"Zentral- und Osteuropa wächst weiter stärker als EU"

Banken und Versicherungen glauben an Erfolgsgeschichte

Wien (OTS/WdF) - Seit der Finanzkrise 2008 mehren sich die
Zweifel, ob die von Österreichs Banken und Versicherungen nach der Ostöffnung 1989 in den CEE-Ländern eingegangenen Risiken für ein Land wie Österreich nicht zu groß wären. Der Finanz-Marketing Verband Österreich (FMVÖ) und das Wirtschaftsforum der Führungskräfte (WdF) baten Spitzenvertreter der Finanzbranche zur Einschätzung der zukünftigen Entwicklung dieser für sie so wesentlichen Märkte.

An der Diskussion in der Österr.

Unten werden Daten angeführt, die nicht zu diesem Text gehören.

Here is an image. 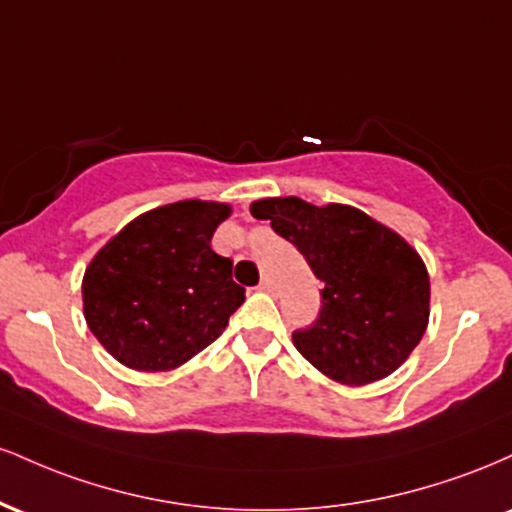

Nationalbank nahmen teil:

Willibald Cernko ( UniCredit Bank Austria)

Dr. Wolfgang Kindl (UNIQA Versicherungen)

Mag. Gernot Mittendorfer (Erste Group Bank)

Univ. Prof. Dr. Ewald Nowotny (Oesterreichische Nationalbank)

DDI Mag. Dr. Günther Puchtler (GRAWE Group)

Elisabeth Stadler (ERGO Austria International)

Dr. Herbert Stepic (Raiffeisen Bank International)

Der Tenor der hochkarätigen Runde - trotz des am gleichen Tag bekannt gegebenen Abschreibungsbedarfs der Erste Bank - lautete: "Es war richtig nach Mittel- und Osteuropa zu gehen" (Gouverneur Dr. Nowotny)". Trotz der vor allem in Ungarn prekären Situation sehen auch die Aussichten in Zukunft positiv für Österreichs Finanzwirtschaft aus: "Die Region wird weiter um 2 % stärker wachsen als die EU", zeigte sich etwa Dr. Stepic überzeugt.

Seitens der Erste Bank erläuterte Mag. Gernot Mittendorfer zu den Wertberichtigungen, "dass die Maßnahmen weniger mit Mittel- und Osteuropa insgesamt zu tun haben". Vielmehr habe die Vorsicht angesichts der Fremdwährungskredite in Ungarn sowie die Neubewertung des Kaufpreises der rumänischen Tochter dazu Anlaß gegeben.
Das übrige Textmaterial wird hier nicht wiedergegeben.